Au moins 500 personnes ont été arrêtées dans le cadre des manifestations en faveur de la réforme qui ont débuté en février 2011 à Bahreïn et quatre d'entre elles sont mortes en détention dans des circonstances suspectes. Parmi les personnes détenues, plusieurs dizaines ont été jugées par des tribunaux militaires, qui ont condamné un certain nombre de prévenus à des peines allant de courtes peines d'emprisonnement à, dans deux cas jusqu'à présent, la peine de mort. Un état d'urgence déclaré par les autorités bahreïnites le 15 mars – appelé régime de la loi martiale – a été levé le 1er juin.


Le 12 juin, un membre de la famille royale qui dirige Bahreïn, Sheikh Abdullah Mohammad bin Ahmad Al Fatih Al Khalifa, a annoncé qu'il intenterait un procès à Nasser Abul pour calomnie et diffamation envers sa famille.


Selon les informations recueillies par Amnesty International, un certain nombre d'utilisateurs de Twitter au Koweït ont récemment été interrogés par les services de la Sûreté de l'État au sujet de leurs activités et publications en ligne.
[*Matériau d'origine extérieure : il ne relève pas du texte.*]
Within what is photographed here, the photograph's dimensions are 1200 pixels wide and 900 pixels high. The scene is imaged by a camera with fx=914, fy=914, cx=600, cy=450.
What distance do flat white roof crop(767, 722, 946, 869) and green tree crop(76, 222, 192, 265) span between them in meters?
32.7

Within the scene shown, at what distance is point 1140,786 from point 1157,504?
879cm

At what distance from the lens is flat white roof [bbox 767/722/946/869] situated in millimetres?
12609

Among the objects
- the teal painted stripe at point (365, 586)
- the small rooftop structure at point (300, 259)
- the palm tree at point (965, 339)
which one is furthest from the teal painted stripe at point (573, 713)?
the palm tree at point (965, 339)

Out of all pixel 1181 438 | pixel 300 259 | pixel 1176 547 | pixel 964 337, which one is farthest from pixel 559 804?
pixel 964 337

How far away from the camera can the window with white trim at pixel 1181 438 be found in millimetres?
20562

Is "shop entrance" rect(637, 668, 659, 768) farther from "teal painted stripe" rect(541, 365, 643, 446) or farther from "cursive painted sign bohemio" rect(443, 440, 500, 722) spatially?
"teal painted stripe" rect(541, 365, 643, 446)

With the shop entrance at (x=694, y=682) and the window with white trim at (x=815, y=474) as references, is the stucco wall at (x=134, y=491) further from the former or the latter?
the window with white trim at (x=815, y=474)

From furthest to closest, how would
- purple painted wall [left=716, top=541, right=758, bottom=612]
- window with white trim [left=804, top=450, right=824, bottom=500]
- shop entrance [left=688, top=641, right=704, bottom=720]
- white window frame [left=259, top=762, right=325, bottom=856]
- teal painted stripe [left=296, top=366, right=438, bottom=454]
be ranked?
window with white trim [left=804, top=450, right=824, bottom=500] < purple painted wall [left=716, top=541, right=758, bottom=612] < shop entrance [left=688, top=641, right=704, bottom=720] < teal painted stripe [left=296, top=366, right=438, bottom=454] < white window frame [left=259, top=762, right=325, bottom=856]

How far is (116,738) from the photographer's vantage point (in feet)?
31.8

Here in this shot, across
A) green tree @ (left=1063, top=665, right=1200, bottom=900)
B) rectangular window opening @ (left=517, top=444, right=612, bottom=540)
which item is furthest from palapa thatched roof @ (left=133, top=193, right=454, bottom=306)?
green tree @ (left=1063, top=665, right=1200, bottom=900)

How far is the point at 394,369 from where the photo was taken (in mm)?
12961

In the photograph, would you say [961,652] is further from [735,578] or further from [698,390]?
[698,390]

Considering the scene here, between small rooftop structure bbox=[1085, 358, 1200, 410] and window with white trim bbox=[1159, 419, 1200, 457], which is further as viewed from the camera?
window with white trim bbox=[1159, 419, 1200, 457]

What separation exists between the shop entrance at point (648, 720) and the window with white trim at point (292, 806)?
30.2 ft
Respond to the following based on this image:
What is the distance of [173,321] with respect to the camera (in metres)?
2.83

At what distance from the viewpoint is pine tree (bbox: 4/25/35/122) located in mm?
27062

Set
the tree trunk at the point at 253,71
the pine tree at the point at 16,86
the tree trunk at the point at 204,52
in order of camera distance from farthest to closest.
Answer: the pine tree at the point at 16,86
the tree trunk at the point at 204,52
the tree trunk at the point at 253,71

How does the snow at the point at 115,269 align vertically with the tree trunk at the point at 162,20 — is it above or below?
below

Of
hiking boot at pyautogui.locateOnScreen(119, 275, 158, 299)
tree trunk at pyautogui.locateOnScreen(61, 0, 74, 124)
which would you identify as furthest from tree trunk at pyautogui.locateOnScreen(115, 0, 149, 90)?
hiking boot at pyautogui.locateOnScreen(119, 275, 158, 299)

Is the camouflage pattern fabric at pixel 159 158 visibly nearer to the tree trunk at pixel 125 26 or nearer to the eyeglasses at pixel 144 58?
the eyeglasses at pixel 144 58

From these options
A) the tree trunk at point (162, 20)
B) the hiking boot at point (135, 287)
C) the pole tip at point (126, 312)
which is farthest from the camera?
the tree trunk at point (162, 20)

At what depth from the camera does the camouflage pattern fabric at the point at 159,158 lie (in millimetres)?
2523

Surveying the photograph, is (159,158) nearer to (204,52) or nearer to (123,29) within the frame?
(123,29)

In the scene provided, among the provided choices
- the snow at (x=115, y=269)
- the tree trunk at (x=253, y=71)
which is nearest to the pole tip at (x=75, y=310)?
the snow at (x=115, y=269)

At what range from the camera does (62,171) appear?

En 2000, le Comité des droits de l'homme des Nations unies a « not[é] avec préoccupation que les limites imposées au Koweït en ce qui concerne la liberté d'expression et d'opinion ne sont pas acceptables au regard […] de l'article 19 » du PIDCP. Il a appelé cet État à « veiller à ce que toute personne puisse jouir des droits énoncés à l'article 19 du [PIDCP] sans craindre d'être soumise à des brimades » (documents ONU du 27 juillet 2000 : CCPR/CO/69/KWT ; A/55/40, paragraphes 452 à 497). Néanmoins, aux termes du droit koweïtien, la diffamation écrite et orale demeure une infraction pénale passible d'une peine d'emprisonnement de deux ans en vertu des articles 209 et 210 du Code pénal.


Dans un avis rendu en 2008, le Groupe de travail des Nations unies sur la détention arbitraire a déclaré que le recours au droit pénal était particulièrement inadapté aux cas de diffamation présumée envers des fonctionnaires de l'État étant donné qu'on devait attendre de ces derniers qu'ils tolèrent davantage la critique que les particuliers.


Selon les experts des Nations unies spécialisés dans les droits humains, la diffamation de personnages publics, notamment d'hommes politiques, ne doit pas être érigée en infraction car ceux-ci « devraient être en mesure de tolérer davantage de critiques que les citoyens évoluant dans la sphère privée ». Ils ont également indiqué que la liberté d'opinion et d'expression englobait le droit de critiquer librement des hommes politiques et d'autres personnalités publiques.